Problem to solve - Among the entries below, find how many lines carry the word "Washington" and state only that figure.

Stored items -
#####

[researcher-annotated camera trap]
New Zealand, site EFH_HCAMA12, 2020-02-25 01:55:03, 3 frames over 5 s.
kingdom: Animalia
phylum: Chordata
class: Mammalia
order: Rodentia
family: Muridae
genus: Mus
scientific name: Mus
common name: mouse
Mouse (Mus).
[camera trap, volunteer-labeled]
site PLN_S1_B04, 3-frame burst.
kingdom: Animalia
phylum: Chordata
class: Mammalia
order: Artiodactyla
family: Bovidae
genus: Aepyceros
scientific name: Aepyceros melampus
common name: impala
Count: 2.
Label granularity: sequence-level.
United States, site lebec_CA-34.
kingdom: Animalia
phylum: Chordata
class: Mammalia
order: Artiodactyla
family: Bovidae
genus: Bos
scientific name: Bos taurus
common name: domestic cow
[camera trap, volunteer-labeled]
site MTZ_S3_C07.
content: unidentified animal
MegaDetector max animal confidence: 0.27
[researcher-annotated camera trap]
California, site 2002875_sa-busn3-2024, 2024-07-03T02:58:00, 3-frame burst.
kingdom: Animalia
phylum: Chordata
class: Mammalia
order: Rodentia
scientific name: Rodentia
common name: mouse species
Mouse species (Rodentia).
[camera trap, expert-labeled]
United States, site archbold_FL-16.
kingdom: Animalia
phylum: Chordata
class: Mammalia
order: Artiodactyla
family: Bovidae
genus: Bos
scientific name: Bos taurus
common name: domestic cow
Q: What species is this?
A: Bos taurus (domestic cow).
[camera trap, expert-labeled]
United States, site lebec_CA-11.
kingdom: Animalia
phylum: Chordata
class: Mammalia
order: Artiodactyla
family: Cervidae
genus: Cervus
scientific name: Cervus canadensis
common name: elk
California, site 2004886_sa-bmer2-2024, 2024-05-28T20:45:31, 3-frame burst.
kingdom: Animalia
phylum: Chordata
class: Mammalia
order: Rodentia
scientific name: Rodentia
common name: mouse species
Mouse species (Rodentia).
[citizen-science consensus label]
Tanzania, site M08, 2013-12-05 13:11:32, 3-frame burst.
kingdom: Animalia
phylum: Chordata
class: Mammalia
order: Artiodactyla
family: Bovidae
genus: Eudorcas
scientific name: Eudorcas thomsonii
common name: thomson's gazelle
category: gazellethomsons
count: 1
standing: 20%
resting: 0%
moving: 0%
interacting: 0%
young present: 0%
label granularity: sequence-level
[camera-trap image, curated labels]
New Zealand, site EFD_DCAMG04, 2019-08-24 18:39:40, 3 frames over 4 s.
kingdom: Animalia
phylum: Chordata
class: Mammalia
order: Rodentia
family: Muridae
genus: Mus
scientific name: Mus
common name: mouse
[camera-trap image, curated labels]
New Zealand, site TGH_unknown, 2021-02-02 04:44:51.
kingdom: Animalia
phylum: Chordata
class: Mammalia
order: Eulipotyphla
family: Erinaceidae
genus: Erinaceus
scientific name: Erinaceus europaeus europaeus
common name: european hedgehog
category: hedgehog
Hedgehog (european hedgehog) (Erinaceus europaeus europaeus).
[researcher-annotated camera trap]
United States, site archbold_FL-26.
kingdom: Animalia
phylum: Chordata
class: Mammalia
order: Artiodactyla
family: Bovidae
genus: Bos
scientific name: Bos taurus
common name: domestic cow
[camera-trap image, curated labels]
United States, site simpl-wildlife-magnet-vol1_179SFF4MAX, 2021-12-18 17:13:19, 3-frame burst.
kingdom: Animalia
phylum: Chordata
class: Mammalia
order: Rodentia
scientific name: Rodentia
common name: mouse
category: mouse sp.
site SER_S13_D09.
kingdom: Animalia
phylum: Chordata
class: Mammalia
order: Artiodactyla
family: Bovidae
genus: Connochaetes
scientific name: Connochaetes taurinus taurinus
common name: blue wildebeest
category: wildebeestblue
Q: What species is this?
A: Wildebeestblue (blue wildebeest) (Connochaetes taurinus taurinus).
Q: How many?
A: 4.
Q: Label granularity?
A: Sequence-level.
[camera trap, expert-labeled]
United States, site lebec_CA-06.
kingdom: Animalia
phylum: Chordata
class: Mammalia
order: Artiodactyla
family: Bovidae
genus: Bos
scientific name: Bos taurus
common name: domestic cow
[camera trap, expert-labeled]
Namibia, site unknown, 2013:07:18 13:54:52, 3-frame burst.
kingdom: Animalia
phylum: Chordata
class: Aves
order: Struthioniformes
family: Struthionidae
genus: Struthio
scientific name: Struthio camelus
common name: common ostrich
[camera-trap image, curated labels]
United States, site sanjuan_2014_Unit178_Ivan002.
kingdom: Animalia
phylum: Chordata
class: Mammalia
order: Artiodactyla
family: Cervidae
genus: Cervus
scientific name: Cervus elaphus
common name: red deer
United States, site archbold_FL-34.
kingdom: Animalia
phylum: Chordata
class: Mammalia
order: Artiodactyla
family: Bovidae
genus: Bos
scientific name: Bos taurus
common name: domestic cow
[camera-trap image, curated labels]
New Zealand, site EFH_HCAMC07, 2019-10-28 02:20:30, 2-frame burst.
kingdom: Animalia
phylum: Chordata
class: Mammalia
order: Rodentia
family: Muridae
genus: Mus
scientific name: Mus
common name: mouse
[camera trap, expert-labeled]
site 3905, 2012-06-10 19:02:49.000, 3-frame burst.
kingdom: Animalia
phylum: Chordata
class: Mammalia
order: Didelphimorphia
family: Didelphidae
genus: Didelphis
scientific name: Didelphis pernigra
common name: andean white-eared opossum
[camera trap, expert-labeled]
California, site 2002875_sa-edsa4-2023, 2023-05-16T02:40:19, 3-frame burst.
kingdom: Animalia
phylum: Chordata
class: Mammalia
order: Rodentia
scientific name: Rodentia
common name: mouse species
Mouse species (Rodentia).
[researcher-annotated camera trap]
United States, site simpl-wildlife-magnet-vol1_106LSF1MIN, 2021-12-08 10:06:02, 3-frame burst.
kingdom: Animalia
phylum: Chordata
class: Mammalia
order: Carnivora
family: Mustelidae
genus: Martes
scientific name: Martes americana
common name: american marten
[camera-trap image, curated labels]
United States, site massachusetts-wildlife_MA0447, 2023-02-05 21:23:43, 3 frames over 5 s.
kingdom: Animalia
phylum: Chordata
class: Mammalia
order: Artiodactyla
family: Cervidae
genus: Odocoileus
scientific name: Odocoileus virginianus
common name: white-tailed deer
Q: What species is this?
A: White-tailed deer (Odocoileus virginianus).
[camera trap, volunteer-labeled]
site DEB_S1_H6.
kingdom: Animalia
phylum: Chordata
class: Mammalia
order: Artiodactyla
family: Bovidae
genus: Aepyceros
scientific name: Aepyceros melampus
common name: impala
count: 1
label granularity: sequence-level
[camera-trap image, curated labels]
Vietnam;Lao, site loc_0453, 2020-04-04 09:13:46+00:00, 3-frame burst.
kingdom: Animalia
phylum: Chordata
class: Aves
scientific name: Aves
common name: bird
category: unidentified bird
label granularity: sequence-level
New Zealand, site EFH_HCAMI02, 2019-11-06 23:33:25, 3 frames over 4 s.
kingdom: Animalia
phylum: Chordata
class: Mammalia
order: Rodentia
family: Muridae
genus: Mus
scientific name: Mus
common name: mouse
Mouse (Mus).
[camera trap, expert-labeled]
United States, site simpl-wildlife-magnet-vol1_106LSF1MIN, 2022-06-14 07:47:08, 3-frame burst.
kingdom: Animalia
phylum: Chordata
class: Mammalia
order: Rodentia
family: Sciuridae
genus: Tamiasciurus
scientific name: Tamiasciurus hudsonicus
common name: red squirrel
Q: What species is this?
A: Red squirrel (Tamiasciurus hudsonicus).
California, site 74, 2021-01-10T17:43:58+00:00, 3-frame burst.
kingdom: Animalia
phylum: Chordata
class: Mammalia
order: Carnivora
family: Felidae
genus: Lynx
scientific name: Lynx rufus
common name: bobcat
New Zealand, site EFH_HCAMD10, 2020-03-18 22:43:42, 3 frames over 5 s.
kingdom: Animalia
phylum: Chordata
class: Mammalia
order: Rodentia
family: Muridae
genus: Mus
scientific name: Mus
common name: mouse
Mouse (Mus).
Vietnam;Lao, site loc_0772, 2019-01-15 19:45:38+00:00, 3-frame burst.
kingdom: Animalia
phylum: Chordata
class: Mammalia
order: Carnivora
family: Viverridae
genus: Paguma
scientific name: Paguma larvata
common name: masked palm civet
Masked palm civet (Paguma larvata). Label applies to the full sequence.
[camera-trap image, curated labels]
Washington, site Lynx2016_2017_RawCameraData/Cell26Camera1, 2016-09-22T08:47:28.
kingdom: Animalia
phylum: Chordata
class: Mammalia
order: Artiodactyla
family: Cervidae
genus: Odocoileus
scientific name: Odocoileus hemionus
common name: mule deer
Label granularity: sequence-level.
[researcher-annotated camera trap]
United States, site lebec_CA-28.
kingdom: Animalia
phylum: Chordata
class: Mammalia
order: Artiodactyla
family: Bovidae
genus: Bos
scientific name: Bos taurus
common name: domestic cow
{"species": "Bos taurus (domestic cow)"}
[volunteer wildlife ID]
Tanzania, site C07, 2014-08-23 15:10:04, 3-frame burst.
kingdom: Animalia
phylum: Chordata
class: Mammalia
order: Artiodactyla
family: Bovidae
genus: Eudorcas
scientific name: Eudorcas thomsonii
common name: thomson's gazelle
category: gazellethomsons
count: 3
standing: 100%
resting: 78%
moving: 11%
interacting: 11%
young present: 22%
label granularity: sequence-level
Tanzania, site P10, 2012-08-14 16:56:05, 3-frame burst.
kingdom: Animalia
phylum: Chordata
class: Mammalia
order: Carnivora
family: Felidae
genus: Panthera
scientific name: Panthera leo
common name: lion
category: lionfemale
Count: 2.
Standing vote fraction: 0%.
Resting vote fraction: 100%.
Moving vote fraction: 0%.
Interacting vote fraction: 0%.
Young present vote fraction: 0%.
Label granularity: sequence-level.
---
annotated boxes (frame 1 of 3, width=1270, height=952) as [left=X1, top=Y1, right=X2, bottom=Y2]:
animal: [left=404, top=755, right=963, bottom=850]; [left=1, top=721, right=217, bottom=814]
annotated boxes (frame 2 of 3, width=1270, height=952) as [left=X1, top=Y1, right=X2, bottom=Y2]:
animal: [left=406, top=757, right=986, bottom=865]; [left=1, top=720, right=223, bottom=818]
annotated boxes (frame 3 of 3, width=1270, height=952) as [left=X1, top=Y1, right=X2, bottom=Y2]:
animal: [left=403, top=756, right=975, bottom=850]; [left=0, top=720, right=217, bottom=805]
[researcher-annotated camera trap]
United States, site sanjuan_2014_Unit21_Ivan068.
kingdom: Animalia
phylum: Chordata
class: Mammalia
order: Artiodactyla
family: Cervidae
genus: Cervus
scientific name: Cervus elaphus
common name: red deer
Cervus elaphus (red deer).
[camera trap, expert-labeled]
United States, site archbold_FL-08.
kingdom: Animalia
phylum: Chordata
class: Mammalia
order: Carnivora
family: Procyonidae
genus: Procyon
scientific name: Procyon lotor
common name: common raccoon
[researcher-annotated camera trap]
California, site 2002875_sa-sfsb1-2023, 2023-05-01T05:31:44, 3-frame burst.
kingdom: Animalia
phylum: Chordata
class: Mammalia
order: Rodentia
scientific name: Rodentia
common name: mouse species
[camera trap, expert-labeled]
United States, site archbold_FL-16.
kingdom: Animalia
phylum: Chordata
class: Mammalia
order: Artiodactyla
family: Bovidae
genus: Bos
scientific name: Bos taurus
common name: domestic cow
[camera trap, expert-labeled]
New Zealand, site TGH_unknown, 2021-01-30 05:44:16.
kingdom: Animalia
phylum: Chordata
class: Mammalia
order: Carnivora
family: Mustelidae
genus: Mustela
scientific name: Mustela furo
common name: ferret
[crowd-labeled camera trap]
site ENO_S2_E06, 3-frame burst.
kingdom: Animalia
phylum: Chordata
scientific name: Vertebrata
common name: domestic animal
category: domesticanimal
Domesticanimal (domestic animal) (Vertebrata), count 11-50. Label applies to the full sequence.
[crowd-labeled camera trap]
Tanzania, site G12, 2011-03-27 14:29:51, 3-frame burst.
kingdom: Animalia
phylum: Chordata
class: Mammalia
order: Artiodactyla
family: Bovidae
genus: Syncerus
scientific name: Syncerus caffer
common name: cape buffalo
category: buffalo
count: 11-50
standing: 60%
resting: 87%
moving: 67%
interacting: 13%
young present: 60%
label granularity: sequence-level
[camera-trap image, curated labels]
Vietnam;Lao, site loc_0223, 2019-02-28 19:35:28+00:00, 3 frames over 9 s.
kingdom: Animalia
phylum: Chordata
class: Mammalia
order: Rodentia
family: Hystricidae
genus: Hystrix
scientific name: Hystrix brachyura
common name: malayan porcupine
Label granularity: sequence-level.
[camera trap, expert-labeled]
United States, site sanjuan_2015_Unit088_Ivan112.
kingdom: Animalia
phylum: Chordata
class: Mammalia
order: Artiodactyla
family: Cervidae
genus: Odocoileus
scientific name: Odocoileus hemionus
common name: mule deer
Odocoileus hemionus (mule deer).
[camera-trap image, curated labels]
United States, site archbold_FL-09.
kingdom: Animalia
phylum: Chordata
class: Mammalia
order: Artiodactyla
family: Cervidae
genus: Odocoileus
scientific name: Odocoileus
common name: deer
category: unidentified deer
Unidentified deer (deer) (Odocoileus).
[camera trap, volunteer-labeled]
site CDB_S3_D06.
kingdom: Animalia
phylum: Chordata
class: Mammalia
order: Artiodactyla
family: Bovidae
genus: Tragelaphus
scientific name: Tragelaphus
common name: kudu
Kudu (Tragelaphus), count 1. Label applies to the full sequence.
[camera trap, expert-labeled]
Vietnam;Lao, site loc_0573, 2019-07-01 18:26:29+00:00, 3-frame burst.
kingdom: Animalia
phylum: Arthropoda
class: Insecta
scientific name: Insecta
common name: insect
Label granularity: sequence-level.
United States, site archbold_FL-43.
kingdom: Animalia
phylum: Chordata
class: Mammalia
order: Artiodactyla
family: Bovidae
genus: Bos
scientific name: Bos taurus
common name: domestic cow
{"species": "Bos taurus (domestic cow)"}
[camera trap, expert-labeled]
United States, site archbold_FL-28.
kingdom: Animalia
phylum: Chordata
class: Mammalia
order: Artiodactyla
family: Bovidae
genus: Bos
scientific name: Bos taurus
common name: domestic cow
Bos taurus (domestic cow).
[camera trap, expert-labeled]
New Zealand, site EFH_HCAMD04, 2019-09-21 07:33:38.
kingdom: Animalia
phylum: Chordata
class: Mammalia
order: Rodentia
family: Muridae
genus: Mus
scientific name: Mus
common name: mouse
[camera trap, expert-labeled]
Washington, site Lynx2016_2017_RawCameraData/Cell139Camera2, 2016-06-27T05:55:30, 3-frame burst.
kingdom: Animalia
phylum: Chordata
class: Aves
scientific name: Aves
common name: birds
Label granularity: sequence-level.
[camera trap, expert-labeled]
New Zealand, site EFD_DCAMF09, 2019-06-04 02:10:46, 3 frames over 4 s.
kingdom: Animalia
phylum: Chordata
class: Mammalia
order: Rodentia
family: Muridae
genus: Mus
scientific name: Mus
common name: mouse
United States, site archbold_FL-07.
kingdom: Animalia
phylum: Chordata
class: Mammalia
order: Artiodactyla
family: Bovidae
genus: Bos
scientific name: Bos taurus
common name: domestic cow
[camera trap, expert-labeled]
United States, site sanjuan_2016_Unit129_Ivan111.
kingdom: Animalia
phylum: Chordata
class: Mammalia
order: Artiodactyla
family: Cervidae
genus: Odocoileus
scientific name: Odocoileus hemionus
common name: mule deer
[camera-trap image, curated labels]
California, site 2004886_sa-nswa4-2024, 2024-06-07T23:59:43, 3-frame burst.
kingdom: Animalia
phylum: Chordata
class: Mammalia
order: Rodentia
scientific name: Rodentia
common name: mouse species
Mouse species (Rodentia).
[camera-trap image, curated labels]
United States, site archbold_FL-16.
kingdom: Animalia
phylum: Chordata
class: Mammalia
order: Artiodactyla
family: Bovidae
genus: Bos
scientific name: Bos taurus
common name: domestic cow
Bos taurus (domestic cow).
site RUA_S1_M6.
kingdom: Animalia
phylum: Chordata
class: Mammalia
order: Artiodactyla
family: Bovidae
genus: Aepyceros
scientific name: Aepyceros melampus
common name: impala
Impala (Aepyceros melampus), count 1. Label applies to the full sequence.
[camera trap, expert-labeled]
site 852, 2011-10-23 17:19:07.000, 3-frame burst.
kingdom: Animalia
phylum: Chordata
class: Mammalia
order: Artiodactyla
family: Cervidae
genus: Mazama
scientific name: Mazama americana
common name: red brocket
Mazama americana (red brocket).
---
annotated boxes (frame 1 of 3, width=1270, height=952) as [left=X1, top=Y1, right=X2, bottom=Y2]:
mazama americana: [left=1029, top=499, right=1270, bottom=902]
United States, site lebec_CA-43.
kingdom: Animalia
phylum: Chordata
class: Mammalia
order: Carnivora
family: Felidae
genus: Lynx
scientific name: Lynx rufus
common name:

#####

Response below - 2